A imagem dessas mulheres, maquiadas de branco e vestidas em belos quimonos, sempre fascinou o Ocidente. E exemplos desse deslumbramento não faltam, tanto no cinema como na literatura: um dos projetos de Steven Spielberg é transformar em filme "Memórias de uma Gueixa", livro do também norte-americano Arthur Golden.
Mas essa visão cheia de glamour não ajuda a revelar quem realmente são e o que fazem as gueixas. Fora do Japão é comum que elas sejam vistas como prostitutas de luxo, equívoco que explica ao mesmo tempo o preconceito e o romantismo que as cercam.
Ao contrário do que muitos imaginam, um cliente que paga pelos serviços de uma gueixa muitas vezes não recebe sexo em troca.
E quando isso acontece, é uma decisão que cabe quase sempre à própria gueixa. Hoje, a maior parte desses clientes são homens mais velhos, que sabem apreciar as artes tradicionais do Japão (que incluem canto e dança), além do jogo teatral que envolve esse universo. "As gueixas são como atrizes", diz a escritora e editora britânica Lucy Moss, que viveu no Japão entre 1994 e 1999. "Elas vendem aos seus clientes o sonho de uma mulher perfeita, e fazem com que eles se sintam atraentes e importantes".
Para se tornar uma gueixa, são necessários vários anos de um rigoroso aprendizado que começa na adolescência, geralmente entre 13 e 15 anos - antigamente, esse treinamento se iniciava já na infância.
Até a 2ª Guerra Mundial, não era raro que as famílias pobres do Japão vendessem suas filhas para prostíbulos, para reduzir o número de bocas a alimentar em meio à miséria em que viviam.
Mas se essas meninas fossem consideradas bonitas ou inteligentes, poderiam ter a chance de se tornarem gueixas. "Elas são fundamentais na história cultural do Japão", afirma Lucy Moss. "As gueixas mantêm vivas as artes tradicionais do país, que não existem mais no dia-a-dia", concorda a socióloga japonesa Miho Naganuma, que trabalha no Museu de Imigração Japonesa de São Paulo.

Entretenimento para a elite.
Conhecer uma gueixa, porém, é privilégio para poucos.

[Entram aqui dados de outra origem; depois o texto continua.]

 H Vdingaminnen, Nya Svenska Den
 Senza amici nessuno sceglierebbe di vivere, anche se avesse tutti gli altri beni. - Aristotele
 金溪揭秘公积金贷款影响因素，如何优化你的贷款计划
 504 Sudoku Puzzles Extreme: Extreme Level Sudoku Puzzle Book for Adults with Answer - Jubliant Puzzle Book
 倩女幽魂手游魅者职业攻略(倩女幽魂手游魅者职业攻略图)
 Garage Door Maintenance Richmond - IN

Em geral, seus clientes são formados por grandes empresários, políticos de peso, membros da yakuza (a máfia japonesa) e artistas famosos.

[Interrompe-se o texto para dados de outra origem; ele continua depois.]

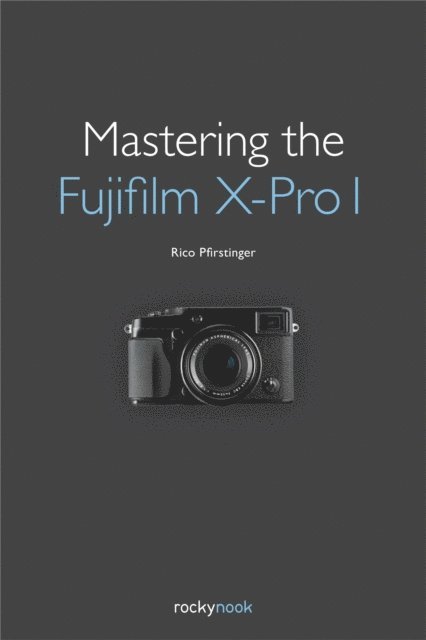 Rico Pfirstinger - Mastering the Fujifilm X-Pro 1, E-bok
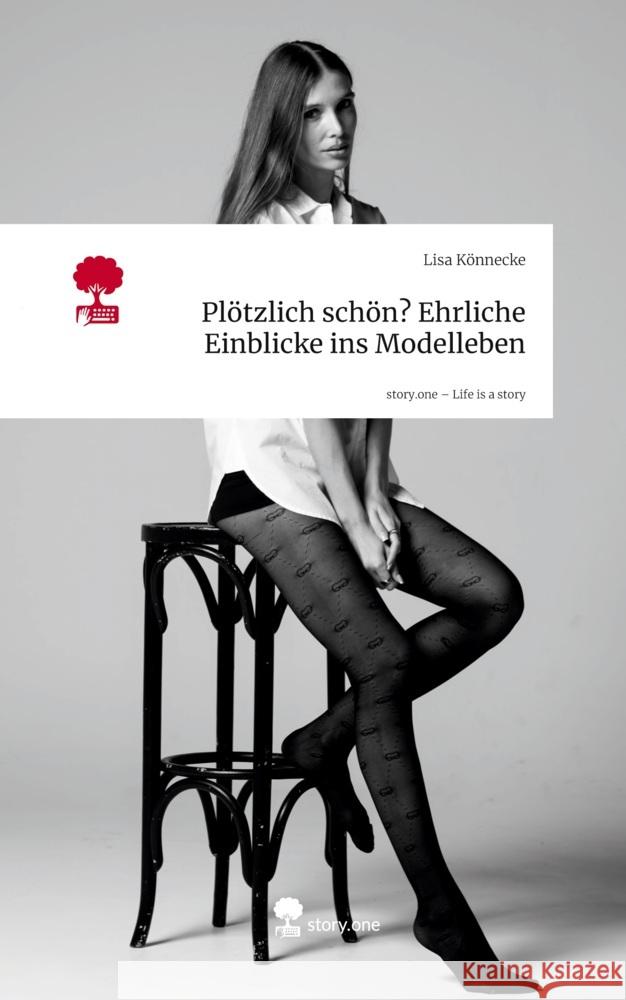 Plötzlich schön? Ehrliche Einblicke ins Modelleben. Life is a Story - story.one Könnecke, Lisa 9783711595997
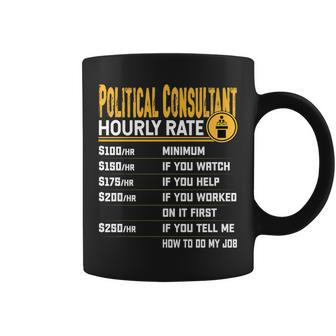 Political Consultant Hourly Rate Political Advisor Coffee Mug | Mazezy
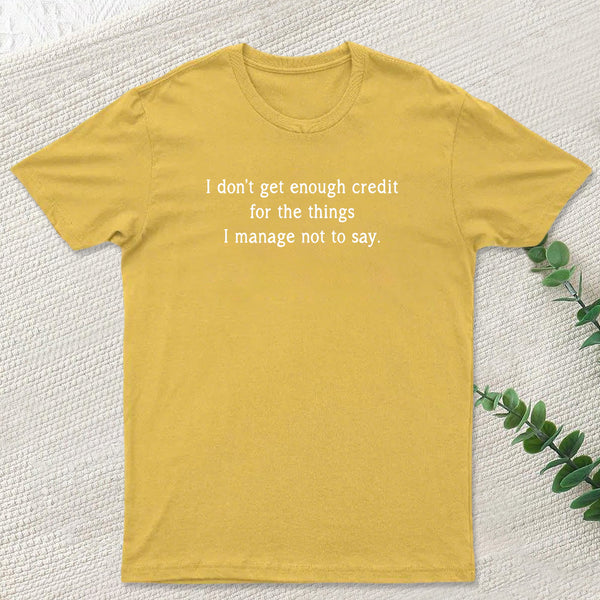 Unspoken Credit T-Shirt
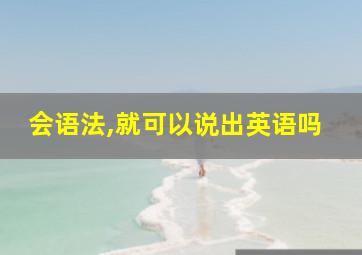 会语法,就可以说出英语吗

E não basta ter muito dinheiro; para entrar nesse círculo seleto, é preciso ser apresentado por outro cliente mais antigo. "As gueixas oferecem entretenimento e arte para a elite japonesa.
Quando presidentes e diretores de grandes corporações desejam receber bem seus convidados, seus parceiros de negócios, é comum levá-los às casas de chá (ocha-ya)", conta Luiz Massahiro Hanada, ex-secretário-geral da Aliança Cultural Brasil-Japão.
Mas esse universo, que ainda hoje é cercado de mistério, pode estar em extinção.
No início do século, havia cerca de 80 mil gueixas no Japão.
Hoje, estima-se que sejam apenas dois mil. Ironicamente, a influência do Ocidente (que tanto fascínio tem pelas gueixas) é apontada como uma das causas do crescente desinteresse dos japoneses pelas suas antigas tradições.